Göran Selander <goran.selander@ericsson.com> Mon, 23 May 2016 04:58 UTC

From: Göran Selander <goran.selander@ericsson.com>
To: Jim Schaad <ietf@augustcellars.com>, "draft-hartke-core-e2e-security-reqs@ietf.org" <draft-hartke-core-e2e-security-reqs@ietf.org>
Thread-Topic: comments on draft-hartke-core-e2e-security-reqs
Thread-Index: AdGf4rAvCqw3akY7QXOaQ6AVk7FT8AUzRKOA
Date: Mon, 23 May 2016 04:58:35 +0000
Message-ID: <D368542B.56E2B%goran.selander@ericsson.com>
References: <069a01d19fe7$c5f1e080$51d5a180$@augustcellars.com>
In-Reply-To: <069a01d19fe7$c5f1e080$51d5a180$@augustcellars.com>
Accept-Language: en-US
Content-Language: en-US
user-agent: Microsoft-MacOutlook/14.6.3.160329
Content-Type: text/plain; charset="utf-8"
Content-ID: <6CF066C56D11014AB1C5B24FDF8C182F@ericsson.com>
Content-Transfer-Encoding: base64
MIME-Version: 1.0
Archived-At: <http://mailarchive.ietf.org/arch/msg/core/zS_iKWWY1UD0a-1UzsngvJH1K80>
Cc: "core@ietf.org" <core@ietf.org>
Subject: Re: [core] comments on draft-hartke-core-e2e-security-reqs
Precedence: list

Jim

Thanks for spending the time (and the wine).

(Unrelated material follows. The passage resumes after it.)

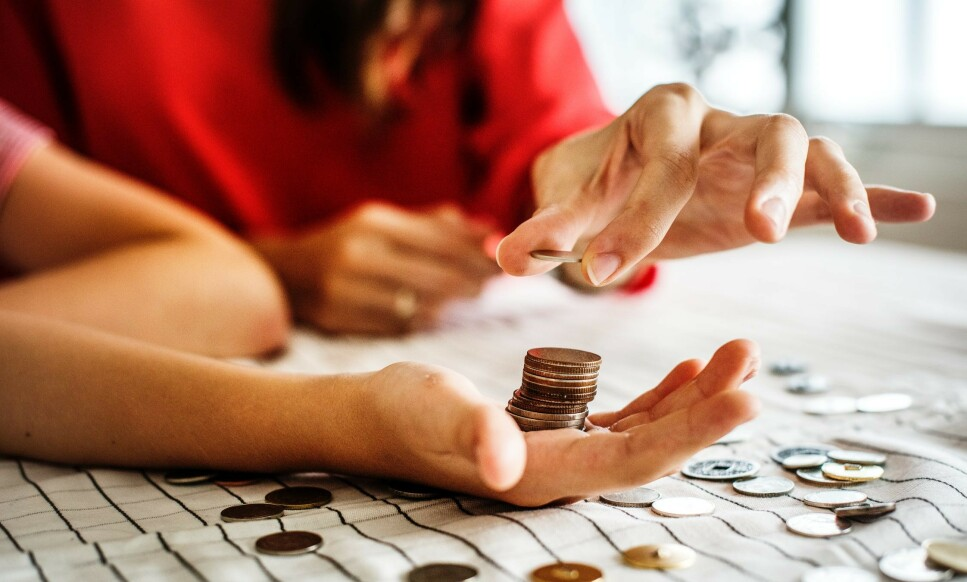 SLITER ØKONOMISK: Antallet familier som har vedvarende lav inntekt, har økt kraftig siden 2011. Foto: Rawpixels.com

Sorry for the delay, we wanted to respond directly to your comments with
an updated version of the draft, but since it still is not quite ready I
just want to acknowledge your mail. We were already in the process of
making an update trying to fix the repetitiveness of the -00 version, and
instead build on generic issues, focus on the endpoints rather than the
middle entities etc. so those and related comments makes very much sense.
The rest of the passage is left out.